Der Basler Rechtsanwalt, der sich leidenschaftlich für Entrechtete und Schwächere stark machte, hat sich vor einiger Zeit zurückgezogen. Er lebt in Riehen und schreibt Bücher, die sich kritisch mit der Rechtspraxis auseinander setzen. Die «Ware Wahrheit» lässt den 66-jährigen Ruheständler nicht zur Ruhe kommen.
Inspiriert durch Dritte hat er innerhalb weniger Monate das Buch zum Fall Behring geschrieben. Ein zweiter Fall Plumey wird’s für Zihlmann nicht werden. «Die Fälle liegen völlig verschieden», sagt Zihlmann. «Während Plumey zum Vornherein von den Medien als Betrüger abgestempelt wurde, gingen die Medien mit Behring pfleglicher um.» Zuerst sei Behring von den selben Medien, von denen er später zerrissen wurde, hochgejubelt worden.

behringstadtzytig2Zihlmann sieht Behring nicht als Einzelmaske. Das System Behring sei ein System der organisierten Verantwortungslosigkeit, sagt Zihlmann. Viele hätten mit verdient.
Bei Plumey habe man gewusst, dass das meiste Geld in Erdöl geflossen sei. Bei Behring aber handle es sich förmlich um eine «Black Box».

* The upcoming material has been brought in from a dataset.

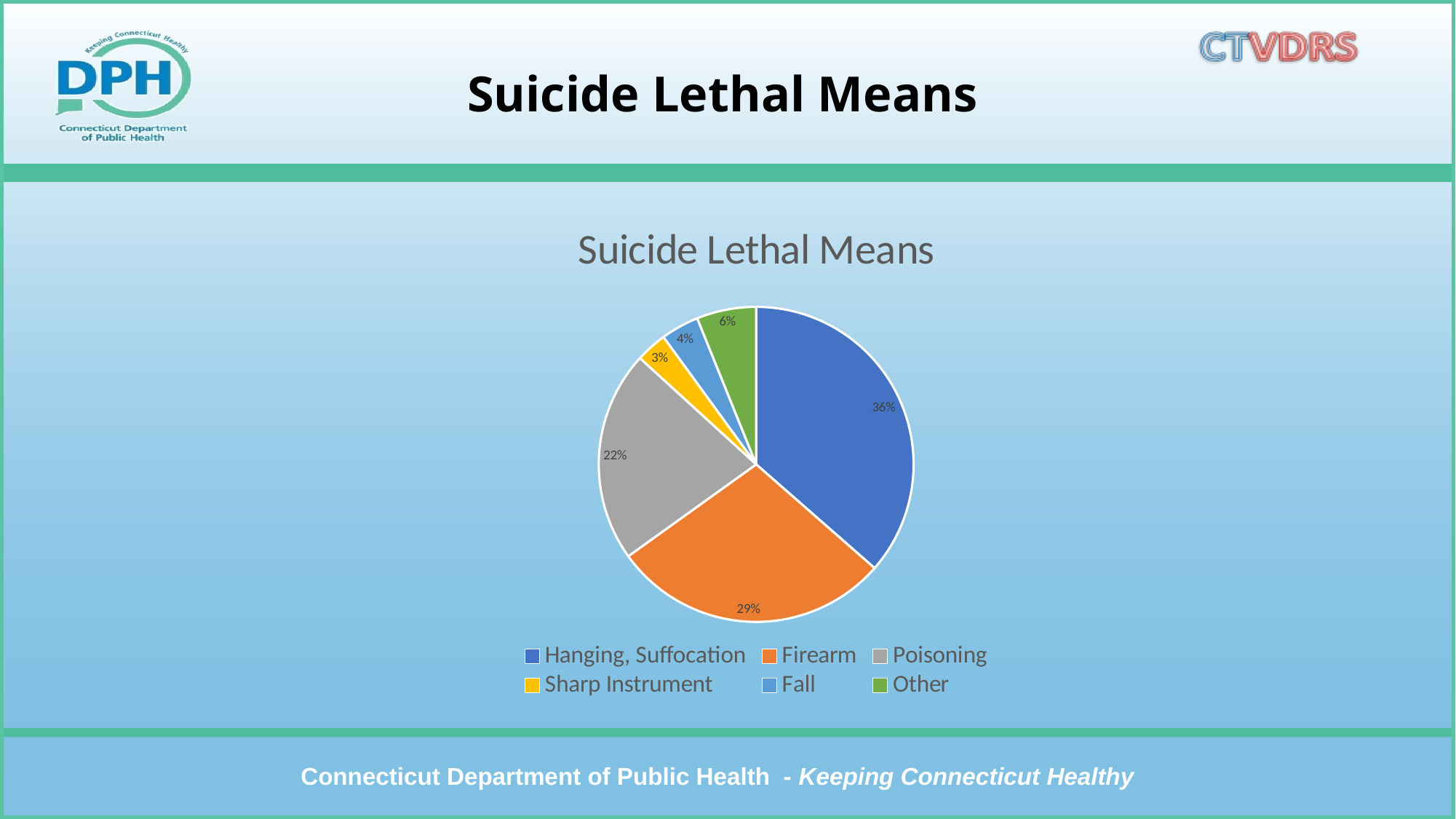
Which is larger, the share for Other or the share for Fall? Other What type of chart is shown on the slide? Pie chart What percentage of the pie is Sharp Instrument? 3% What percentage of the pie is Poisoning? 22% What percentage of the pie is Fall? 4% What percentage of the pie is Firearm? 29% What is the difference in percentage points between Hanging, Suffocation and Firearm? 7 Which category has the smallest share of the pie? Sharp Instrument How many categories does the legend list? 6 Which category has the largest share of the pie? Hanging, Suffocation What is the title of the chart? Suicide Lethal Means What percentage of the pie is Hanging, Suffocation? 36%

Auf die Frage, ob Behring ein gerissener Betrüger sei, antwortet Zihlmann abweichend. Ganz Anwalt, sagt er: «Er ist wohl keiner der auszog, die Leute zu leimen. Behring hat wohl selbst an sein System geglaubt. Doch dieses angebliche System ist in erster Linie ein Vertriebssystem.» Nach Ansicht von Zihlmann hat sich Behring restlos überschätzt. Letztlich seien ihm seine Fantastereien aus dem Ruder gelaufen.
Zihlmann, der keine Gelegenheit hatte mit Behring persönlich zu reden, zweifelt ob Behring je rechtskräftig verurteilt wird.

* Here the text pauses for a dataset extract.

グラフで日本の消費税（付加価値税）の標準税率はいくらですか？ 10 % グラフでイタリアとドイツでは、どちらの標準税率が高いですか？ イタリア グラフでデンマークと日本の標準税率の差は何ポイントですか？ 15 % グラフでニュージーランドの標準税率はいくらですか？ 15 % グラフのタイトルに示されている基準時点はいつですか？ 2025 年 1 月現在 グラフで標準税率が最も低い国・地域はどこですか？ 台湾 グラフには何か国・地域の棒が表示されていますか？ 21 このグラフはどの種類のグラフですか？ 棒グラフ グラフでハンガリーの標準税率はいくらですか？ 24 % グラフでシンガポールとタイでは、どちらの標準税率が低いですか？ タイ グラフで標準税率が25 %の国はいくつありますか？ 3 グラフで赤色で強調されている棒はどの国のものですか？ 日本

Das würde, durchaus zum Phänomen Behring passen. Zihlmann dazu: «Das Phänomenale ist die starke Resonanz, die Behring auslöst und der Erfolg, den er bei den Leuten hatte.»
Zihlmanns Buch mit dem voraussichtlichen Titel «Der Börsen-Guru» soll im Herbst beim Orell Füssli Verlag erscheinen.